═══ EXTRACT PROVIDED

My sinus have been killing me the last few days. I have more allergies in the fall than the spring - molds!

Yeah suki
My sinuses have been giving me pure hell the last few days.

Which actually relates to what I was planning on saying once I got caught up.

I don't really have anyone else to talk to about this, and yall are who I talk to most after hubby so im gonna just dump it on you, sorry.

Ended up going back to sleep this morning and spent most of the time dreaming about my grandpa. Every once in a while I'll have these dreams where he's back and I'm cognizant of the fact that he's gone in real life. Usually they're super fleeting and something will wake me up when I'm having them (usually the pup or hubby cause my body tends to cry while they're happening) but nothing did this time. I don't remember all of it but I know he told me to stop blaming myself (I was the one who got his CPAP situated on him the night he left), he got to see little miss dance and was so tickled by the fact that she is so passionate about it and that she was able to work hard enough to get into Nutcracker. He was thrilled to know that #2 started playing baseball and was loving it; his dad played for the Yankees back in the 30s before he passed suddenly. He was happy to see that #1 was finally starting to be happy again, and that he had fallen in love with art. He told me that he approved of hubby, that he was glad that I'd found a genuinely good person who made me legitimately happy and who treats me and the kids well. I told him that I had realized that he had been the only adult in my life who really truly cared about me and accepted me for exactly who I was, no matter how many stupid choices I had made or how badly I had messed up. I told him that the boys and I missed him terribly (little miss was only 2 when he left and just doesn't really remember him). He absolutely adored them when he was here and it just kills me that he doesn't get to be here to watch them grow up. I showed him the house and he was so tickled to see everything I've been doing to upgrade it but sad he wasn't here to help me with it. I'm sure there was more but they fade so quickly. I just wish I was able to give him a hug. For some reason I've never been able to touch him in any of the dream I've had that he's been in.

══════
═══ DATA BLOCK

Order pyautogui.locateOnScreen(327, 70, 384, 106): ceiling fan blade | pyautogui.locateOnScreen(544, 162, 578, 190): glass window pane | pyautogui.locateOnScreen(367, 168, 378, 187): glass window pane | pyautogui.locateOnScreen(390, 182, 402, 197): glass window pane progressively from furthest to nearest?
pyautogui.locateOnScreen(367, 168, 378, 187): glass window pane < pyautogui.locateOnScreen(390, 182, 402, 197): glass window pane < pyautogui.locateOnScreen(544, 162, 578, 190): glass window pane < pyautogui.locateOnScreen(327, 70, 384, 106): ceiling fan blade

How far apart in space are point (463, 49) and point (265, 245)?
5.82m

══════

** TASK TO CARRY OUT **
Can you reproduce the post above, about sinus trouble and a dream of a late grandfather, word for word and in full?

** RESPONSE AREA **
My sinus have been killing me the last few days. I have more allergies in the fall than the spring - molds!

Yeah suki
My sinuses have been giving me pure hell the last few days.

Which actually relates to what I was planning on saying once I got caught up.

I don't really have anyone else to talk to about this, and yall are who I talk to most after hubby so im gonna just dump it on you, sorry.

Ended up going back to sleep this morning and spent most of the time dreaming about my grandpa. Every once in a while I'll have these dreams where he's back and I'm cognizant of the fact that he's gone in real life. Usually they're super fleeting and something will wake me up when I'm having them (usually the pup or hubby cause my body tends to cry while they're happening) but nothing did this time. I don't remember all of it but I know he told me to stop blaming myself (I was the one who got his CPAP situated on him the night he left), he got to see little miss dance and was so tickled by the fact that she is so passionate about it and that she was able to work hard enough to get into Nutcracker. He was thrilled to know that #2 started playing baseball and was loving it; his dad played for the Yankees back in the 30s before he passed suddenly. He was happy to see that #1 was finally starting to be happy again, and that he had fallen in love with art. He told me that he approved of hubby, that he was glad that I'd found a genuinely good person who made me legitimately happy and who treats me and the kids well. I told him that I had realized that he had been the only adult in my life who really truly cared about me and accepted me for exactly who I was, no matter how many stupid choices I had made or how badly I had messed up. I told him that the boys and I missed him terribly (little miss was only 2 when he left and just doesn't really remember him). He absolutely adored them when he was here and it just kills me that he doesn't get to be here to watch them grow up. I showed him the house and he was so tickled to see everything I've been doing to upgrade it but sad he wasn't here to help me with it. I'm sure there was more but they fade so quickly. I just wish I was able to give him a hug. For some reason I've never been able to touch him in any of the dream I've had that he's been in.